The Truth About Why Dragonflies’ Wings Are Changing Color

Dragonflies are more than just the cool-looking bugs we see buzzing around near ponds outside in the summer. They actually play an important part in the world’s ecosystem, both by eating mosquito larvae in the water that can be harmful to other aquatic life, as well as by serving as prey for birds, frogs, and other larger creatures, according to Sciencing. They are often viewed as an important indicator of ecological health, which is why a recent study published by the “Proceedings of the National Academy of Sciences” that reported changes in the coloring of the wings of male dragonflies is actually pretty troubling. 

The patterns on the male dragonflies’ wings actually serve a very important purpose: the ornate, dark color patterns are designed to help them attract a mate. However, as a result of a warming climate, scientists have reported that the darker patterns that adorn the dragonflies’ wings are beginning to fade. The dark patterns are designed to catch the attention of female dragonflies. However, as the temperature warms, male dragonflies have responded by shedding the darker patterns, which tend to absorb more heat. As a result, the female dragonflies may be unable to identify their male counterparts, thus affecting dragonfly reproduction for years to come, according to 9 News.

Male dragonflies are losing their dark wing patterns due to warming temperatures

“Dragonflies consistently adapt to warmer climates across space and time by evolving less male melanin ornamentation — a mating-related trait that also absorbs solar radiation and heats individuals above ambient temperatures. Continent-wide macroevolutionary analyses reveal that species inhabiting warmer climates evolve less male ornamentation,” the study, which analyzed the wing colors of about 2700 individual dragonflies from over 300 dragonfly species, reported. The study did not show a similar change in female dragonflies, whose wing colorings have not changed color as a result of climate.
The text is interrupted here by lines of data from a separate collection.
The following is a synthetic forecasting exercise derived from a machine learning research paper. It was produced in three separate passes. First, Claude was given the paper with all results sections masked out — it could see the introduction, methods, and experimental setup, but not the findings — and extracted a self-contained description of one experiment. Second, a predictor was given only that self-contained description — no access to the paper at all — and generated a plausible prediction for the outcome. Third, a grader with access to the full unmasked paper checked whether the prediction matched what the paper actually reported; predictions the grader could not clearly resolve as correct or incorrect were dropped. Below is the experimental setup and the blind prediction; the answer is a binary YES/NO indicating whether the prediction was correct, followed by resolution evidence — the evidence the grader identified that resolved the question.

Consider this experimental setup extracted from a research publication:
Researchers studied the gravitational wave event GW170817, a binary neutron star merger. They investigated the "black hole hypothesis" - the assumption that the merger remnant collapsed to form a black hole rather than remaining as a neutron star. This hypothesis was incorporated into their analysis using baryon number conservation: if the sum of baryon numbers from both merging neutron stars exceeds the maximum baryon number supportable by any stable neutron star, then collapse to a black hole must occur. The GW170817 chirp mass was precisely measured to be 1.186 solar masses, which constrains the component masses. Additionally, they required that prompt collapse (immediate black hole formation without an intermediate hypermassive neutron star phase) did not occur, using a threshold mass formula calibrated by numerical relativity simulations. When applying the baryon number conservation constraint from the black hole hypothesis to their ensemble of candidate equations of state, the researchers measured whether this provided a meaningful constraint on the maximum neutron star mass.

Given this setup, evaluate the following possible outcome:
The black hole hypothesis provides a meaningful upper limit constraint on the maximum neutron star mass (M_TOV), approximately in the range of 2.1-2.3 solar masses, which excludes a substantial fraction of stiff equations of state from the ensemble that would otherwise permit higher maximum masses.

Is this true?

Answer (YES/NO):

However, this disparity of evolutionary changes between male and female dragonflies may present even greater obstacles to the continued reproduction of the species.

Michael Moore, an evolutionary biologist at Washington University in St Louis and the lead author of the study, explained to CNN: “Our research shows that males and females of these dragonfly species are going to shift in pretty different ways as the climate changes. These changes are going to happen likely on a much faster timescale than the evolutionary changes in these species have ever occurred before.” Unfortunately, dragonflies are just one of many living beings that are being impacted by the effects of climate change. And while they may be small, their impact on the environment certainly is not.